Seattle Times : British police now say death of ‘spy in a bag’ accidental

Wednesday, November 13, 2013

British police now say death of ‘spy in a bag’ accidental

More than three years after the naked, decomposing body of British spy Gareth Williams was discovered stuffed inside a locked gym bag at the bottom of his bathtub, the mystery over his bizarre death lingers, and a police investigation has done little to clear it up.

Los Angeles Times and The New York Times | November 13, 2013

LONDON — Scotland Yard on Wednesday reversed a coroner’s finding of foul play in the 2010 death of British spy Gareth Williams, concluding that an accident was likely responsible for the death of the code-breaker whose naked, decomposing body was found stuffed inside a zipped and padlocked gym bag.

London Metropolitan Police investigators had undertaken a review of evidence in the case 16 months ago, after initial restrictions on homicide detectives’ access to details of Williams’ intelligence work were lifted by the British secret service, MI6.

Deputy Assistant Commissioner Martin Hewitt told journalists in London that investigators only had access to Williams’ work files and colleagues after the coroner’s conclusion in April 2012 that his death was likely “criminally mediated.”

“On balance, it is a more probable conclusion that there was no other person present when Gareth died,” Hewitt said, according to the Daily Telegraph.

The body of the then-31-year-old intelligence operative, who at the time of his August 2010 death was on temporary duty in London from his listening post in Cheltenham, was found in the empty bathtub of his apartment after he failed to show up for work for a week.

His naked body was curled in a fetal position inside a sports bag in an otherwise empty bathtub. In a twist worthy of a spy movie, the bag was padlocked, but the keys to the lock were inside the bag, beneath the decomposing body.

Williams had evidently led a very private existence, with few close friends. But with its tantalizing glimpse into the secretive world of espionage, the “spy in a bag” case drew intense interest from the news media, which speculated that Williams might have been assassinated, or might have died as an accidental consequence of an interest in escapology or bondage.

Hewitt conceded that uncertainties remain and that a definitive ruling on Williams’ cause of death may never be reached.

The revised assessment immediately prompted speculation that authorities were attempting to obscure some embarrassing or sensitive issue in the death.

The BBC quoted its internal-affairs correspondent as saying the findings that Williams was likely alone when he died as a result of an accident “were likely to fuel theories of a successful cover up by the intelligence agencies.”

The Daily Mirror’s website posted “10 questions which are still unanswered more than three years after Gareth’s death.” The mysteries cited included why Williams’ MI6 colleagues failed to inquire about his absence from work for a week, how the door to his apartment came to be locked from the outside after his death, whether the heat was turned on in the apartment to accelerate the body’s decomposition and preclude certain forensics tests, and why there were no fingerprints found on the bathtub.
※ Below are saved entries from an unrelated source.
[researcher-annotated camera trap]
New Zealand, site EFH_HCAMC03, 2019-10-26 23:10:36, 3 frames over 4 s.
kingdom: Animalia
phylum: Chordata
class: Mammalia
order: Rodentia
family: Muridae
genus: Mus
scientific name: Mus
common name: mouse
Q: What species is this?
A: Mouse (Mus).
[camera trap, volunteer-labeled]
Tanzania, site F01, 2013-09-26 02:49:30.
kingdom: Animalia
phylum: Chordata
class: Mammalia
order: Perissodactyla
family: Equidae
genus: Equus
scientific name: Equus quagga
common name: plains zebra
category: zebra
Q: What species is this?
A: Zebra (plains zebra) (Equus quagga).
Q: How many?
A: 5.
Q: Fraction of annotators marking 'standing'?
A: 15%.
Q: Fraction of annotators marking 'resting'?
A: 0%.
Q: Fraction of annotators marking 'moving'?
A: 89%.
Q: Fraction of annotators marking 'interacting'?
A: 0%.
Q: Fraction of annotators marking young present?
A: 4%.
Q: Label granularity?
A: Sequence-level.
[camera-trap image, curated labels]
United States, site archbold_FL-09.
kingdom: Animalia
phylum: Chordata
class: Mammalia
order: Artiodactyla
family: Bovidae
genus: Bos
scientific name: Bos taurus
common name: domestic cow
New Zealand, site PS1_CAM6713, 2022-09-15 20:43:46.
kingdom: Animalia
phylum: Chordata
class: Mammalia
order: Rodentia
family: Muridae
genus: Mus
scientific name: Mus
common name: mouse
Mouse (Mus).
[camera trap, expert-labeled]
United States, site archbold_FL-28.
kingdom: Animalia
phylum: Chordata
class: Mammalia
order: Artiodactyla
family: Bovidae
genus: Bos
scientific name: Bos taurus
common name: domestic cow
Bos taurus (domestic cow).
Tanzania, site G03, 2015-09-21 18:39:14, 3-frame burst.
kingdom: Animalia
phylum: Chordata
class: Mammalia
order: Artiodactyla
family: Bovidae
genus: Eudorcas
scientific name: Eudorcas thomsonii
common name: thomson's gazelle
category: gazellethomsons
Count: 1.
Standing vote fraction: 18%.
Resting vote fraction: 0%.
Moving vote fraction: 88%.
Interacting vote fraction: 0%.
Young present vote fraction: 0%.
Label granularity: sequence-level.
Sky News reported that two contortion experts working on the earlier inquest tried 400 times to lock themselves into a similar bag and failed. Shortly after the earlier probe ended, though, an army sergeant was able to demonstrate that it was possible to zip oneself into such a bag from the inside in the cramped position in which Williams’ body was found, Sky reported.

Although the police did not themselves demonstrate that it was possible for a person to lock himself inside a bag, Hewitt said, they saw video footage of this being done.

Why Williams would have done so was not clear. The 2012 coroner’s inquest heard evidence that he had visited websites dedicated to bondage and “claustrophilia,” which involves seeking sexual thrills from being shut in enclosed spaces.

Williams’ family said in a statement Wednesday that they stood by the coroner’s findings — that he was probably the victim of an unlawful killing — rather than those of the police.

“We are naturally disappointed that it is still not possible to state with certainty how Gareth died, and the fact that the circumstances of his death are still unknown adds to our grief,” the family said. “We consider that, on the basis of the facts at present known, the coroner’s verdict accurately reflects the circumstances of Gareth’s death.”